MOSCOW, April 5 (RIA Novosti) - The NPO Energomash company has completed trials of a new engine for proposed Russian lightweight carrier rocket Soyuz 2.1 and is currently preparing it for serial production, the company’s CEO said.
“We have completed tests of the new RD-193 engine, designed for Soyuz 2.1 lightweight [rockets]. We are now preparing documents of how to integrate it with the rocket,” Energomash CEO Vladimir Solntsev said.
Soyuz-2.1V maker Progress said last month that the first launch of Russia's new lightweight carrier rocket, scheduled for early 2013 from the Plesetsk space center, is likely to be delayed until the second half of 2013.
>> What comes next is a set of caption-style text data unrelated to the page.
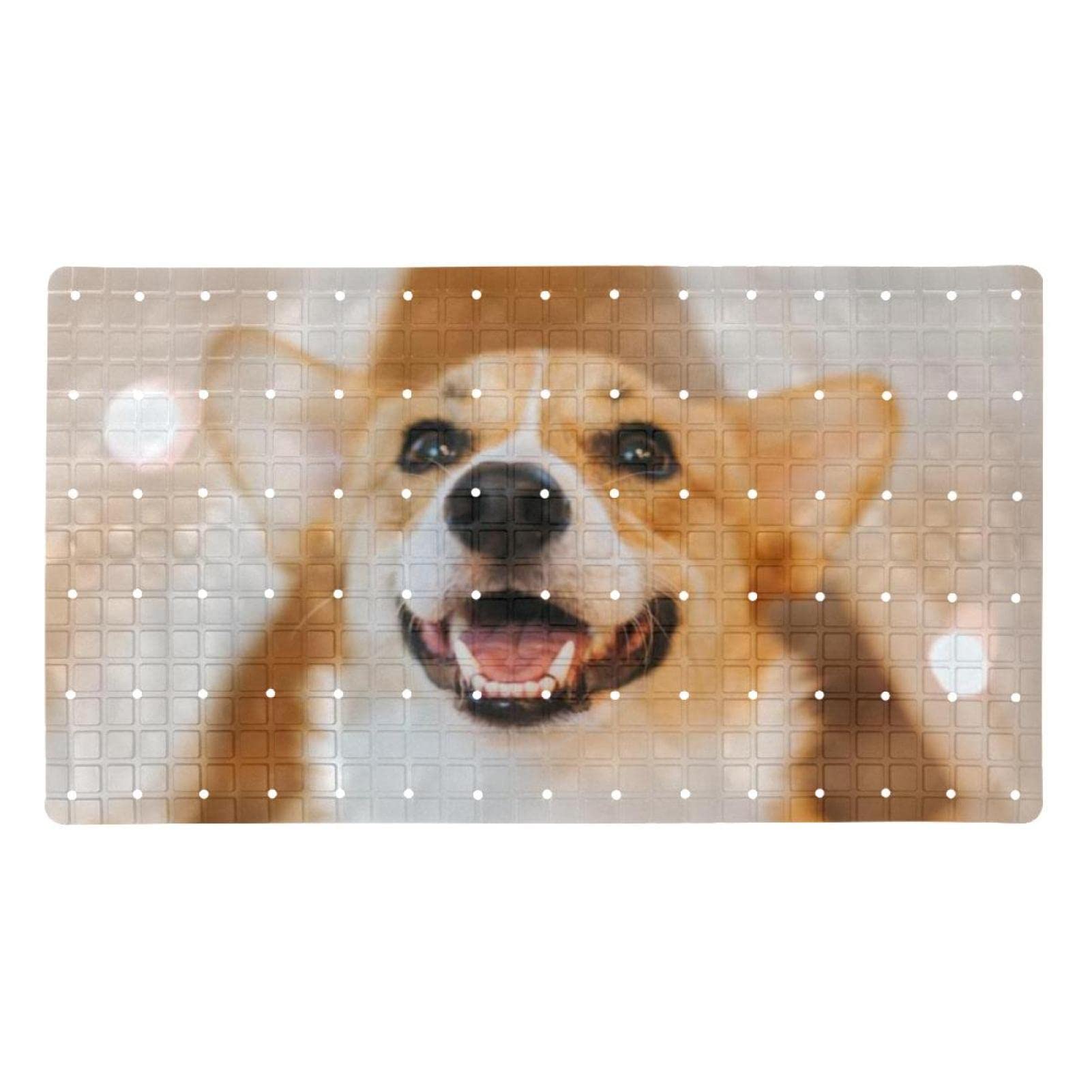 Tapis de douche doux Corgi baignoire antidérapant et sans BPA pour salle de bain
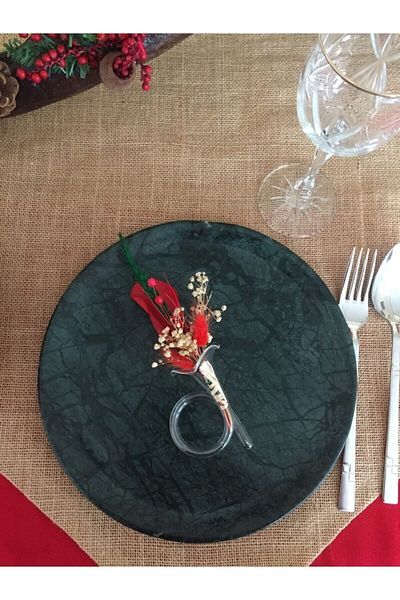 fabula botanik Table Ornament - 6-Piece Blown Glass Napkin Holder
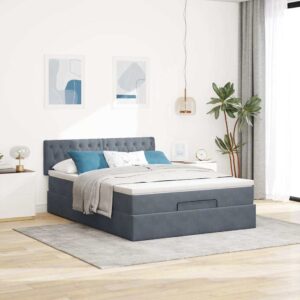 Struttura Letto Pouf con Materasso 140x200 cm in Velluto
During its first launches, the new rocket will be equipped with the legendary NK-33 rocket engines, developed in the 1970's to carry Soviet cosmonauts to the moon onboard the giant N1 rocket.
"Those engines have been kept in stock for several decades and are out of production now. There is approximately 20 of them, enough for a dozen of launches, and by that time the new engine should be ready,” Solntsev said.
Soyuz-2.1V is a modernized version of the Soyuz-2.1B, from which the Soyuz rocket's trademark four external booster rockets have been removed. The rocket is capable of delivering a payload of up to 2.85 tons (6,300 lb) to an orbit at an altitude of 200 kilometers (120 miles), Progress claims.